Même si concrètement les contacts ont déjà été noués de longue date, on retiendra pour l'histoire
officielle que c'est avant-hier et hier que la RCA a connu un changement de braquet, côté français. La presse étrangère à Paris a reçu des éléments de la pensée de Paris, mercredi, et hier midi, c'était une chaîne de télévision. Or, on le sait, rien ne se fait plus, aujourd'hui, sans un minimum de communication (1) ce qui rendait les négations des uns et des autres difficiles à tenir dans la durée. Au risque de semer le doute dans l'esprit de la presse.
C'est aussi pour cela qu'hier après-midi, à Bruxelles, les représentants français ont officiellement informé les Européens de leurs intentions en RCA, tandis que le ministre de la Défense passait plusieurs coups de fil pour sensibiliser ses homologues à la situation de la RCA, et la réponse militaire qu'elle appelle. Sur ce point, il ne reste plus vraiment de doute, ce blog ayant déjà livré l'essentiel des moyens, le reste, avec quelques surprises, sera connu dans quelques jours.
C'est que l'ONU a déjà recensé 400.000 déplacés internes, et que les réfugiés se sont déjà massés en RDC (45.000), au Tchad (15.000) et au Cameroun (5.500).
Placée comme son nom l'indique au centre de l'Afrique, la RCA peut donc déstabiliser une région déjà pas très bien campée sur ses jambes. Si on rajoute à cela que depuis cet été, aux dissensions politiques se sont rajoutées des violences intercommunautaires (au moins 200 morts depuis septembre, écrit-on à Paris), on mesure l'épaisseur du dossier.
Ces violences rendent quasi-impossibles l'assistance humanitaire. D'où l'urgence d'une intervention française, attendue en fait beaucoup plus tôt et qu'une scénographie assez lisible (2) tente d'accélérer un peu.
Comme on le fait comprendre à Paris, les coupeurs de routes de RCA ne sont pas les farouches djihadistes du Mali. Peut-être pour l'instant, car certains seront peut-être tentés de radicaliser les musulmans centrafricains, et d'envoyer des "volontaires" faire du bilan sur les Français.
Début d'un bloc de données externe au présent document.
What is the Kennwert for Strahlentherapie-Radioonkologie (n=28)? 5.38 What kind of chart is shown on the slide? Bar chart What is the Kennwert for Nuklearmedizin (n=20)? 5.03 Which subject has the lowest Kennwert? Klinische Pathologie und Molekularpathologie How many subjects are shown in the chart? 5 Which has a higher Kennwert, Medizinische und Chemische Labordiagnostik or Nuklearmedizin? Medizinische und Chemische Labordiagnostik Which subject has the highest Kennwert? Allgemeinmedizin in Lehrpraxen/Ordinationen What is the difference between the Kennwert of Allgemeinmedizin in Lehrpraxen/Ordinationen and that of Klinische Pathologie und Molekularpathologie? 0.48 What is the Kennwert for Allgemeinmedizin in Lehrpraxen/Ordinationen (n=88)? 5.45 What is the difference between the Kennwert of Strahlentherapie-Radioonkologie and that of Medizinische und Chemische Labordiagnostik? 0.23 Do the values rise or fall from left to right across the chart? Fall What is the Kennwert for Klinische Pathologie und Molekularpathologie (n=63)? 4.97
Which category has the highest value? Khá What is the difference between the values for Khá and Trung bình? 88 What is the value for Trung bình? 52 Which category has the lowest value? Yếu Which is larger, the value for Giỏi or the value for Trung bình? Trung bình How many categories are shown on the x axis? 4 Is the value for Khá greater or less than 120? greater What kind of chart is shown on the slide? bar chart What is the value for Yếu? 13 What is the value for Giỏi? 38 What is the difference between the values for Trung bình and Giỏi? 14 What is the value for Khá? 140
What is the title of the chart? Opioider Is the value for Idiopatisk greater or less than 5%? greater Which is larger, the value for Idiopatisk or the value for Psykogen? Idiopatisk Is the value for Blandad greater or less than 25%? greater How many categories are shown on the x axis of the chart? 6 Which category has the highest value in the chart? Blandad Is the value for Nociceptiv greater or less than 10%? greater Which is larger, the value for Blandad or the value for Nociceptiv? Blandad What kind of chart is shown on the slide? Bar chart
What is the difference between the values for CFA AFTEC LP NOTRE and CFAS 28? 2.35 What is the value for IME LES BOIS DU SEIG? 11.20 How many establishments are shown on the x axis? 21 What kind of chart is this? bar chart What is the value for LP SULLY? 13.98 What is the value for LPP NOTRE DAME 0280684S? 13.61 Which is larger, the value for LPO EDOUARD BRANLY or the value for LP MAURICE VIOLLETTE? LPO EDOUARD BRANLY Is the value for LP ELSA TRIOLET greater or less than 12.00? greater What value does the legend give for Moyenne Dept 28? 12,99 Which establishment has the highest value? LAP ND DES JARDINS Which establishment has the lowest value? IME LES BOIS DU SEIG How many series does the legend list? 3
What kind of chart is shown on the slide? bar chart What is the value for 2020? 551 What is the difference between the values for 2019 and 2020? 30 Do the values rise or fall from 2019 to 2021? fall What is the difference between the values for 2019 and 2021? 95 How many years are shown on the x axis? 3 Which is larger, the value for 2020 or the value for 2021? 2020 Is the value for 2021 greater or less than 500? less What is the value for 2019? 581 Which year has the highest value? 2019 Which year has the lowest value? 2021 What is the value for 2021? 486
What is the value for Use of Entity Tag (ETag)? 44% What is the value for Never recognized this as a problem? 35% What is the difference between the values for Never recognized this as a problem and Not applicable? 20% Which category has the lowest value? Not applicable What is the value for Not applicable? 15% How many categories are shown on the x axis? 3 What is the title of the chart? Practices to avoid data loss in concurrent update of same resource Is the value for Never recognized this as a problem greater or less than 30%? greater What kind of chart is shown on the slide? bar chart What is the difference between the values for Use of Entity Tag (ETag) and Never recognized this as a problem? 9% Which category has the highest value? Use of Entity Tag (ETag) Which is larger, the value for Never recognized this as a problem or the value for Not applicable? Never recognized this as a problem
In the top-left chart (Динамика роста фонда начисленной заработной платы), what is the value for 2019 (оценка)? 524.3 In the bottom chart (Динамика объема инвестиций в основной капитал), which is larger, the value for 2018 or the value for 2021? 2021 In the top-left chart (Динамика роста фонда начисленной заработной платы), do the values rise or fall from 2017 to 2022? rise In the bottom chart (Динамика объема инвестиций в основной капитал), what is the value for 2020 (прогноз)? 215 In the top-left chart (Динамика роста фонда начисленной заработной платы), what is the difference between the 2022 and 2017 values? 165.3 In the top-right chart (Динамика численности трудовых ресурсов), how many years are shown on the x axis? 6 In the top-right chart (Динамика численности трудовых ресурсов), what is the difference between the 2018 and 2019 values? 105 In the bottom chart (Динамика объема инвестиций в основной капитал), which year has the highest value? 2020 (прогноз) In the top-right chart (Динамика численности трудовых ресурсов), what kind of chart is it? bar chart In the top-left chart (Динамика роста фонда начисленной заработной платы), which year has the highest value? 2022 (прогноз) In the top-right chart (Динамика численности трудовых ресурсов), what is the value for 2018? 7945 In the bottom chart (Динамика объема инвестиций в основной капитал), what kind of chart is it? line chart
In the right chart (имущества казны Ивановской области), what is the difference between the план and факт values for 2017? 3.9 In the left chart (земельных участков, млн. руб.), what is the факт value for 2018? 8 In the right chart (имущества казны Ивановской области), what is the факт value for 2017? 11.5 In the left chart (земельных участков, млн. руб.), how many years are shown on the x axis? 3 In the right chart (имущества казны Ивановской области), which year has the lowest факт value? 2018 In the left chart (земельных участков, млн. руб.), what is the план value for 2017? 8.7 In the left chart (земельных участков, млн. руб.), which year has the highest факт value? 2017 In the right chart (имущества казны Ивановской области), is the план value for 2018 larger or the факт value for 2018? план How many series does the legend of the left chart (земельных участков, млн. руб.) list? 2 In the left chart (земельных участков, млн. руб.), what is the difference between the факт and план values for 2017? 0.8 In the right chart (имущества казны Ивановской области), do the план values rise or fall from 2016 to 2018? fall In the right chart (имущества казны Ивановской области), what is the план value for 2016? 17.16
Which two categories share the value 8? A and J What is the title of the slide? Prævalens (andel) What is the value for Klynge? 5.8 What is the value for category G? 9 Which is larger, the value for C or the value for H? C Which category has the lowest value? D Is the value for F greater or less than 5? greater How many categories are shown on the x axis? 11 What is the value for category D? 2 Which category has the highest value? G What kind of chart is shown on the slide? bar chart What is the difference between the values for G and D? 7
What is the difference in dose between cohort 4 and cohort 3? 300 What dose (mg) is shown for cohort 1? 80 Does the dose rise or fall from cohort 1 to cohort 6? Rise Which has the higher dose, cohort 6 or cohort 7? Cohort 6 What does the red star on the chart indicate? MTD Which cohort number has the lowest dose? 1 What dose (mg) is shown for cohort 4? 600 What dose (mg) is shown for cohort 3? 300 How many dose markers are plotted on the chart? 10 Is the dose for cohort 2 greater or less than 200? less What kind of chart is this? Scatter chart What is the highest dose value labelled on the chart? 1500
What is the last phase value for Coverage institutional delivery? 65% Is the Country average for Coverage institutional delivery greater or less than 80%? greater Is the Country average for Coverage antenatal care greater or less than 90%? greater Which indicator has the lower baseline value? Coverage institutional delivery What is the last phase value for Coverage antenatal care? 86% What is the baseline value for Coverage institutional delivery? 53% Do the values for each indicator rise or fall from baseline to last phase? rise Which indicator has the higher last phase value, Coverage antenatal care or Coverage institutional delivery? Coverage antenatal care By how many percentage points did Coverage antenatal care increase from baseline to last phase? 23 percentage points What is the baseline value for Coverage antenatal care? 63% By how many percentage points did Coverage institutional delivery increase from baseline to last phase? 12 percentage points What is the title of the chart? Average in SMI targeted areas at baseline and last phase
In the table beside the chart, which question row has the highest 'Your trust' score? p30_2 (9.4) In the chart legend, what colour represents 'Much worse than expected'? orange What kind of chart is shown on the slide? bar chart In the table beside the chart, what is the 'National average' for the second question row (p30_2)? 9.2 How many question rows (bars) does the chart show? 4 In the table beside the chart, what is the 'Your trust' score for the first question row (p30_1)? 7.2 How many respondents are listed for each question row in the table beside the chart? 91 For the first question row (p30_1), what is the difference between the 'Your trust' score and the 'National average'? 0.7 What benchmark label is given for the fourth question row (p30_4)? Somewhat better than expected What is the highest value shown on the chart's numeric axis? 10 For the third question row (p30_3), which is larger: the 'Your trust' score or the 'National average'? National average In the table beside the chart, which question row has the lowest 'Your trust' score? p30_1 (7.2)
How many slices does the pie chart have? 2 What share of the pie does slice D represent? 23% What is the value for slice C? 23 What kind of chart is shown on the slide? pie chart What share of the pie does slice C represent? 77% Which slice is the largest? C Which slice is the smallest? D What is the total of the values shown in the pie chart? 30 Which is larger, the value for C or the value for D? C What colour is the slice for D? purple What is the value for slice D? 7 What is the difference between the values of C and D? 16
On ne manque jamais de volontaires dans ces cas-là... Une fois n'est pas coutume, l'armée française va devoir marcher sur des oeufs, entre plusieurs communautés séparées par une religion. Une somme d'ingrédients qui rendent cette intervention particulièrement délicate, et pour tout dire, extrêmement risquée. D'autant plus que l'on risque vite de remarquer que les exacteurs sont, en fait, ceux qui ont été laissés tranquilles, depuis décembre 2012, alors même que la France a envoyé des moyens dans le pays à deux reprises (décembre 2012 puis mars 2013). Toute analogie avec une opération du même type ne serait que fortuite.
Actualisé : le Dixmude, désormais à quai à Douala (Cameroun) attend les ordres présidentiels. Venus avec lui, 350 militaires et une centaine de véhicules, parmi lesquels le volume d'un escadron de combat et des moyens de logistiques. Deux Gazelle sont également à bord prêtes à suivre.
(1) néanmoins, l'opinion publique risque d'être plutôt amorphe sur cette énième intervention : la deuxième opération d'envergure depuis juin 2012, et la troisième en RCA depuis le mois de décembre 2012.
(2) le plus évident étant le fait que ce soit le PM centrafricain qui ait donné les grandes lignes de l'intervention française.